Belmokhtar may have planned the attack from Libya, as the Algerian interior minister Dahou Wild Qabliya is reported to have said, but his decision to attack the gas facility in Algeria also shows a degree of boldness or even willingness to challenge Droukdel in his own territory: Algeria. The attack and the taking of the hostages showed that it was Belmokhtar and not Droukdel who was quickest to step into the defense of the Islamists in northern Mali.
It is not clear if Belmokhtar attempted to seek permission to launch this attack in Algeria from Droukdel. However, this is not likely to be the case considering the quarrel last year between the two men. If Droukdel sees Belmokhtar's attack inside Algeria as a challenge to his own authority, it will be interesting to see how he reacts.
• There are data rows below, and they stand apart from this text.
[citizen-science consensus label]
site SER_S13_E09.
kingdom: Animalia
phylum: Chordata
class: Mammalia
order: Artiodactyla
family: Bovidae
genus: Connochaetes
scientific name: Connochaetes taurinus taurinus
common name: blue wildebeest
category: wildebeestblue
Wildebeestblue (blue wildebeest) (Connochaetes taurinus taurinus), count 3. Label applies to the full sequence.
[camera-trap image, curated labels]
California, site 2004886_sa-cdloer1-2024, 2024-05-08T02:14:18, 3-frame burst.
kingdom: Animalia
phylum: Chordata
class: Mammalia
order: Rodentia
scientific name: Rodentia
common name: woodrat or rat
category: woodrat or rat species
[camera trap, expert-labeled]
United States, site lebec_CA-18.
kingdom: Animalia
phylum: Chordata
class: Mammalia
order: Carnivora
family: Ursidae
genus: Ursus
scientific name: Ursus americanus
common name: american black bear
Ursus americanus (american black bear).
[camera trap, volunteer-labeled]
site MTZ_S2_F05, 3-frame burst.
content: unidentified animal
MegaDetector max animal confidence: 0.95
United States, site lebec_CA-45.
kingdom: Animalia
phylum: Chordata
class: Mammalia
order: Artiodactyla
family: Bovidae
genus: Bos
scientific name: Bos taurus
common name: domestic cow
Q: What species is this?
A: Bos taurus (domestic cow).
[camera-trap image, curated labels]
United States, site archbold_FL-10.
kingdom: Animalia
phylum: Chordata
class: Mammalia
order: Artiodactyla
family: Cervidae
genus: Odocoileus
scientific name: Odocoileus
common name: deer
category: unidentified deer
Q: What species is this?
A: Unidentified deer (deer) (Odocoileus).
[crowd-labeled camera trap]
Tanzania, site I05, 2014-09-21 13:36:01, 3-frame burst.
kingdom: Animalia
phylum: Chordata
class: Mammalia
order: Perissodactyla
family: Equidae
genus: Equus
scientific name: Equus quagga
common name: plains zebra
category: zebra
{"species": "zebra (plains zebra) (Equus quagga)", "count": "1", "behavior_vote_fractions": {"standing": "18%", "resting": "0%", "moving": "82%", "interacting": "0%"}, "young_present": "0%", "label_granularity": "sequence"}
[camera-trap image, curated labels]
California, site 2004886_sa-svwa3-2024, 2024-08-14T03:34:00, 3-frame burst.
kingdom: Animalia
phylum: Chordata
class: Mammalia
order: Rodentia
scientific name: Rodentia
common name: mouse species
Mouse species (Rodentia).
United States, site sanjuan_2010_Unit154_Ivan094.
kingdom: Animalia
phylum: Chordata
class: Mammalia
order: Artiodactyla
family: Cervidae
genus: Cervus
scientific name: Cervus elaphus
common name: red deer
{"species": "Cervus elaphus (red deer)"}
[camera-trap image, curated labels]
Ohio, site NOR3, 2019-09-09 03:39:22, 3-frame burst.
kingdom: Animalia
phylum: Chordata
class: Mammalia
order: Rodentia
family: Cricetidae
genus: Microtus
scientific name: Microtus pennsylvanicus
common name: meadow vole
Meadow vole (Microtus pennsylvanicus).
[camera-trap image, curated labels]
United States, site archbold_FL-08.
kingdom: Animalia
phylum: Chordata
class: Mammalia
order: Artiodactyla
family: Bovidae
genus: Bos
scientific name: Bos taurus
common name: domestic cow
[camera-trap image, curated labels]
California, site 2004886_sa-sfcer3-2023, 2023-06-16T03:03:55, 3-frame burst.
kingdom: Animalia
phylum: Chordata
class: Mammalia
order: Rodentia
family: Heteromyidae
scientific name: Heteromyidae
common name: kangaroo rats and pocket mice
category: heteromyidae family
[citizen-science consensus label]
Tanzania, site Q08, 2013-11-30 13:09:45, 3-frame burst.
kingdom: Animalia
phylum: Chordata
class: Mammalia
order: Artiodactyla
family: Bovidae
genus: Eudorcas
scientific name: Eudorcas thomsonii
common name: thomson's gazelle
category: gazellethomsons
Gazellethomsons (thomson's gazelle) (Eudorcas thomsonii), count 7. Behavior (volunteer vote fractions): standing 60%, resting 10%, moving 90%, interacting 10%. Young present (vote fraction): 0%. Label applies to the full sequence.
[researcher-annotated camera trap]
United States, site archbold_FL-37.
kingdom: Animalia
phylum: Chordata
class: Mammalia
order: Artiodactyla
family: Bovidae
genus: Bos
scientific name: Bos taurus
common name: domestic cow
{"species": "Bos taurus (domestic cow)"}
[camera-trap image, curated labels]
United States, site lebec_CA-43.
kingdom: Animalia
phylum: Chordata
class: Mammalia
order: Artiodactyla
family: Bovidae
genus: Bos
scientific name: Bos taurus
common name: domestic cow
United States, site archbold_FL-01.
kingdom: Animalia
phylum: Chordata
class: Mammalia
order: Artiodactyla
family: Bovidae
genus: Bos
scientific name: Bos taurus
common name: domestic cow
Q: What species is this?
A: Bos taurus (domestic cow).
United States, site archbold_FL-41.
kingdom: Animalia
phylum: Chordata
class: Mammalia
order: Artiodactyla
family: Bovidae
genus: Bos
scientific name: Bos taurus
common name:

Launching an attack inside Algeria could be seen as a challenge to Droukdel's authority, exactly as he himself did to Belmokhtar when he appointed his men to top positions in the Sahel without any regard to Belmokhtar's history and connections there. From a religious point of view, however, Droukdel cannot and will not prevent Belmokhtar from helping the Islamists in northern Mali by applying pressure to stop the French attacks there.
The Algerian government may now be licking its wounded pride after having seen its oil industry attacked, but the attack in In Aménas has also shown that Belmokhtar is the rising star among the Islamists in the Sahel. Can Droukdel contain him this time? It is a question the amir of AQIM will have to answer, and soon.